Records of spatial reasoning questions
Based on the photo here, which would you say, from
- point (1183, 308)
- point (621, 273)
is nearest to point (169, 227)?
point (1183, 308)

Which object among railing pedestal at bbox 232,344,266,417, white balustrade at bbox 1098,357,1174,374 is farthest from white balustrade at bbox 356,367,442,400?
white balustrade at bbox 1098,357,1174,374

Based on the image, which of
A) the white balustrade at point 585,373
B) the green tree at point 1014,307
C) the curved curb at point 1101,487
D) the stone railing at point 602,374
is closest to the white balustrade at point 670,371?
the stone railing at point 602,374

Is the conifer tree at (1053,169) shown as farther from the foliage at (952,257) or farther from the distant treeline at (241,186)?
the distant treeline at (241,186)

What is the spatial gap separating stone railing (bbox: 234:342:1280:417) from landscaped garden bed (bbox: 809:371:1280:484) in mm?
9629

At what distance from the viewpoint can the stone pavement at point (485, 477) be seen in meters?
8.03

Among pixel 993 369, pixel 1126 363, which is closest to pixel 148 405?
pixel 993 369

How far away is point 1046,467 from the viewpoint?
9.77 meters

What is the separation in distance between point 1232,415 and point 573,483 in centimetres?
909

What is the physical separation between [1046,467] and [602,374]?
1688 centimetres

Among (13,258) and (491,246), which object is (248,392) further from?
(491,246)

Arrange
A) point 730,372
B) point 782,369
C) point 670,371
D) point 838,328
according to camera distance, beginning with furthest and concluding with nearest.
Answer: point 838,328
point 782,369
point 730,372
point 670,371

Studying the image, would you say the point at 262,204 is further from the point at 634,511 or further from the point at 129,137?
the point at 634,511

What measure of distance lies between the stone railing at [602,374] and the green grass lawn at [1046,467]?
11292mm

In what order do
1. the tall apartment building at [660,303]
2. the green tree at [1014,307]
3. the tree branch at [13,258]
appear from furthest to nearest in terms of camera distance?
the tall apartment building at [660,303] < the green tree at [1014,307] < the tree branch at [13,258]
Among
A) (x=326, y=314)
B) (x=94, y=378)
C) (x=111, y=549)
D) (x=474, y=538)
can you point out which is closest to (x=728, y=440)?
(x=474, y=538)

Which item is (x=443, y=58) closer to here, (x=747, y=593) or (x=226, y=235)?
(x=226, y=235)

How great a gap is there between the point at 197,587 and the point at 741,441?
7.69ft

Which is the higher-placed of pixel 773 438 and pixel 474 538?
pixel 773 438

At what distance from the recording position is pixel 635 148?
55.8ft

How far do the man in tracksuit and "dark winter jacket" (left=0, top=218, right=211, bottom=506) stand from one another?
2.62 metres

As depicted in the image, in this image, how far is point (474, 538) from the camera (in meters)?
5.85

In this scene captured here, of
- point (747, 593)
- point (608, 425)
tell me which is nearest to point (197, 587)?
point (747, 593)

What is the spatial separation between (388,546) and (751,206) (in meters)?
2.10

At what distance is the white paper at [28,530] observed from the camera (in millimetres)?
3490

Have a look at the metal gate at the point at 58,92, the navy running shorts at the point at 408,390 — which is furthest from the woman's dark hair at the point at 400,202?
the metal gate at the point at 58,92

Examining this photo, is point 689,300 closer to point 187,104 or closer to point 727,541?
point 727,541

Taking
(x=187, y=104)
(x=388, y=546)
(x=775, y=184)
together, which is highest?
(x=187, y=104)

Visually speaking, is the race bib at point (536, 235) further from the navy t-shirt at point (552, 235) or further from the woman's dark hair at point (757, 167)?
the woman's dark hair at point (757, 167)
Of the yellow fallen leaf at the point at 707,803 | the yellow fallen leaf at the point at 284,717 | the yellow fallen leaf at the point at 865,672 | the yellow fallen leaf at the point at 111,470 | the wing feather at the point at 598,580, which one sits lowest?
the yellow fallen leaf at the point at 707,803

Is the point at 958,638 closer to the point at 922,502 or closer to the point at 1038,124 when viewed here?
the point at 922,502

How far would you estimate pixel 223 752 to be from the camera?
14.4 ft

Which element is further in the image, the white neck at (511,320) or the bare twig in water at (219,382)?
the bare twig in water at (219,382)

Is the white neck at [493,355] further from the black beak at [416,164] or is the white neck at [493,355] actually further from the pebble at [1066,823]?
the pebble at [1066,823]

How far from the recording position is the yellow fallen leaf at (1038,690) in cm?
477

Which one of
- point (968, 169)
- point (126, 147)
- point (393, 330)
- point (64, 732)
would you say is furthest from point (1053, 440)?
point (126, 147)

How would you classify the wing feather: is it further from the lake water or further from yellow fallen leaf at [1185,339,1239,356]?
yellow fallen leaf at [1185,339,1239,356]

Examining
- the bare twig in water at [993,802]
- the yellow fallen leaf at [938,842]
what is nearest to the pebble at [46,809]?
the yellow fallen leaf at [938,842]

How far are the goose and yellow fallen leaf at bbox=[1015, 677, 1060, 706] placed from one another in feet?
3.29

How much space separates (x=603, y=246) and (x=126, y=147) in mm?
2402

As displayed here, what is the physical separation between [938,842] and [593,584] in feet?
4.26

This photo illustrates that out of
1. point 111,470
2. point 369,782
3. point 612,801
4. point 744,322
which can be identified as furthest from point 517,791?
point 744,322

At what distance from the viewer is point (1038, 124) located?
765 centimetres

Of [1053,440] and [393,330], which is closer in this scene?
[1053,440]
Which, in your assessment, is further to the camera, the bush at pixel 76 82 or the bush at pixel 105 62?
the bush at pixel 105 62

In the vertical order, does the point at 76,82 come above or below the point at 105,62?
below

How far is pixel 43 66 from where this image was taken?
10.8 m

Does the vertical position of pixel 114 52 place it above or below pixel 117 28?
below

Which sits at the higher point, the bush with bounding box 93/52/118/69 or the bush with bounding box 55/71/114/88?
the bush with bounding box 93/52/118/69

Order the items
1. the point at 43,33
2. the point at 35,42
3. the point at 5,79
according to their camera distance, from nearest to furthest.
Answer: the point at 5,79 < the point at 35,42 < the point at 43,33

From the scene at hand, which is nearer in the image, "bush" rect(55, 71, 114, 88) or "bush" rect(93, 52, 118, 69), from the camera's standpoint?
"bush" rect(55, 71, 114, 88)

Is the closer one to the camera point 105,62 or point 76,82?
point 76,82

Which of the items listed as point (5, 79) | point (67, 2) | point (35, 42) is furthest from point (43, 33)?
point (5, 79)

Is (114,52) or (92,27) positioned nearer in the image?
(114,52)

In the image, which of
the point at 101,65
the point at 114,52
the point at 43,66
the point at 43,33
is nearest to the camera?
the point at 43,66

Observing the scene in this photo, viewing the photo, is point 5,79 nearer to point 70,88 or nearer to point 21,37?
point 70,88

● **WRITTEN EXERCISE**:
Swap "viewpoint" for "camera position" throughout the items above and write the lines out again with nothing else changed.

● **THE COMPLETED TASK**:
Based on the photo here, which would you say, from
- point (1183, 308)
- point (621, 273)
is nearest to point (169, 227)?
point (1183, 308)

Which object among railing pedestal at bbox 232,344,266,417, white balustrade at bbox 1098,357,1174,374 is farthest from white balustrade at bbox 356,367,442,400?
white balustrade at bbox 1098,357,1174,374

Based on the image, which of
A) the white balustrade at point 585,373
B) the green tree at point 1014,307
C) the curved curb at point 1101,487
D) the stone railing at point 602,374
is closest to the white balustrade at point 670,371?
the stone railing at point 602,374

Is the conifer tree at (1053,169) shown as farther from the foliage at (952,257) or farther from the distant treeline at (241,186)?
the distant treeline at (241,186)

What is the spatial gap separating stone railing (bbox: 234:342:1280:417) from landscaped garden bed (bbox: 809:371:1280:484) in mm?
9629

At what distance from the camera position can the stone pavement at point (485, 477) be seen in meters?
8.03

Among pixel 993 369, pixel 1126 363, which is closest to pixel 148 405?
pixel 993 369

How far away is point 1046,467 from the camera position?
9.77 meters

What is the separation in distance between point 1232,415 and point 573,483 in centimetres?
909

What is the physical separation between [1046,467] and [602,374]?
1688 centimetres

Among (13,258) and (491,246), which object is (248,392) further from?
(491,246)

Arrange
A) point 730,372
B) point 782,369
C) point 670,371
D) point 838,328
according to camera distance, beginning with furthest and concluding with nearest.
Answer: point 838,328
point 782,369
point 730,372
point 670,371

Studying the image, would you say the point at 262,204 is further from the point at 634,511 or further from the point at 129,137?
the point at 634,511

What measure of distance lies between the stone railing at [602,374] and the green grass lawn at [1046,467]?
11292mm

In what order do
1. the tall apartment building at [660,303]
2. the green tree at [1014,307]
3. the tree branch at [13,258]
appear from furthest to nearest in terms of camera distance?
the tall apartment building at [660,303] < the green tree at [1014,307] < the tree branch at [13,258]
Among
A) (x=326, y=314)
B) (x=94, y=378)
C) (x=111, y=549)
D) (x=474, y=538)
can you point out which is closest to (x=728, y=440)?
(x=474, y=538)

Which item is (x=443, y=58) closer to here, (x=747, y=593) or (x=226, y=235)?
(x=226, y=235)

How great a gap is there between the point at 197,587 and the point at 741,441?
7.69ft

Which is the higher-placed of pixel 773 438 and pixel 474 538?
pixel 773 438

At what distance from the recording position is pixel 635 148?
55.8ft

How far do the man in tracksuit and "dark winter jacket" (left=0, top=218, right=211, bottom=506) stand from one another?
2.62 metres

As depicted in the image, in this image, how far is point (474, 538) from the camera (in meters)?
5.85

In this scene captured here, of
- point (747, 593)
- point (608, 425)
tell me which is nearest to point (197, 587)?
point (747, 593)

What is the spatial separation between (388,546) and (751,206) (in meters)?
2.10

At what distance is the white paper at [28,530] observed from the camera (in millimetres)?
3490

Have a look at the metal gate at the point at 58,92, the navy running shorts at the point at 408,390 — which is furthest from the woman's dark hair at the point at 400,202?
the metal gate at the point at 58,92

Examining this photo, is point 689,300 closer to point 187,104 or closer to point 727,541?
point 727,541

Taking
(x=187, y=104)
(x=388, y=546)
(x=775, y=184)
together, which is highest?
(x=187, y=104)

Visually speaking, is the race bib at point (536, 235) further from the navy t-shirt at point (552, 235) or further from the woman's dark hair at point (757, 167)?
the woman's dark hair at point (757, 167)
Of the yellow fallen leaf at the point at 707,803 | the yellow fallen leaf at the point at 284,717 | the yellow fallen leaf at the point at 865,672 | the yellow fallen leaf at the point at 111,470 | the wing feather at the point at 598,580, which one sits lowest?
the yellow fallen leaf at the point at 707,803

Is the point at 958,638 closer to the point at 922,502 or closer to the point at 1038,124 when viewed here?
the point at 922,502

How far would you estimate pixel 223 752 to be from the camera?
14.4 ft

Which element is further in the image, the white neck at (511,320) or the bare twig in water at (219,382)?
the bare twig in water at (219,382)

Is the white neck at [493,355] further from the black beak at [416,164] or is the white neck at [493,355] actually further from the pebble at [1066,823]?
the pebble at [1066,823]

How far from the recording position is the yellow fallen leaf at (1038,690) in cm?
477

Which one of
- point (968, 169)
- point (126, 147)
- point (393, 330)
- point (64, 732)
would you say is furthest from point (1053, 440)?
point (126, 147)

How would you classify the wing feather: is it further from the lake water or further from yellow fallen leaf at [1185,339,1239,356]?
yellow fallen leaf at [1185,339,1239,356]

Examining
- the bare twig in water at [993,802]
- the yellow fallen leaf at [938,842]
what is nearest to the pebble at [46,809]?
the yellow fallen leaf at [938,842]

How far are the goose and yellow fallen leaf at bbox=[1015, 677, 1060, 706] placed from one another in feet?
3.29

How much space separates (x=603, y=246) and (x=126, y=147) in mm?
2402

As displayed here, what is the physical separation between [938,842] and [593,584] in feet?
4.26

This photo illustrates that out of
1. point 111,470
2. point 369,782
3. point 612,801
4. point 744,322
which can be identified as furthest from point 517,791?
point 744,322

At what distance from the viewer is point (1038, 124) located?
765 centimetres

Of [1053,440] and [393,330], which is closer in this scene?
[1053,440]
Which, in your assessment, is further to the camera, the bush at pixel 76 82 or the bush at pixel 105 62?
the bush at pixel 105 62

In the vertical order, does the point at 76,82 come above or below the point at 105,62?
below

How far is pixel 43 66 from where this image was taken?
10.8 m

Does the vertical position of pixel 114 52 place it above or below pixel 117 28?
below

Which sits at the higher point, the bush with bounding box 93/52/118/69 or the bush with bounding box 55/71/114/88?
the bush with bounding box 93/52/118/69

Order the items
1. the point at 43,33
2. the point at 35,42
3. the point at 5,79
according to their camera distance, from nearest to furthest.
Answer: the point at 5,79 < the point at 35,42 < the point at 43,33

From the scene at hand, which is nearer in the image, "bush" rect(55, 71, 114, 88) or "bush" rect(93, 52, 118, 69), from the camera's standpoint?
"bush" rect(55, 71, 114, 88)

Is the closer one to the camera point 105,62 or point 76,82?
point 76,82

Which of the items listed as point (5, 79) | point (67, 2) | point (35, 42) is furthest from point (43, 33)?
point (5, 79)

Is (114,52) or (92,27) positioned nearer in the image?
(114,52)

In the image, which of
the point at 101,65
the point at 114,52
the point at 43,66
the point at 43,33
is nearest to the camera?
the point at 43,66

Observing the scene in this photo, viewing the photo, is point 5,79 nearer to point 70,88 or nearer to point 21,37?
point 70,88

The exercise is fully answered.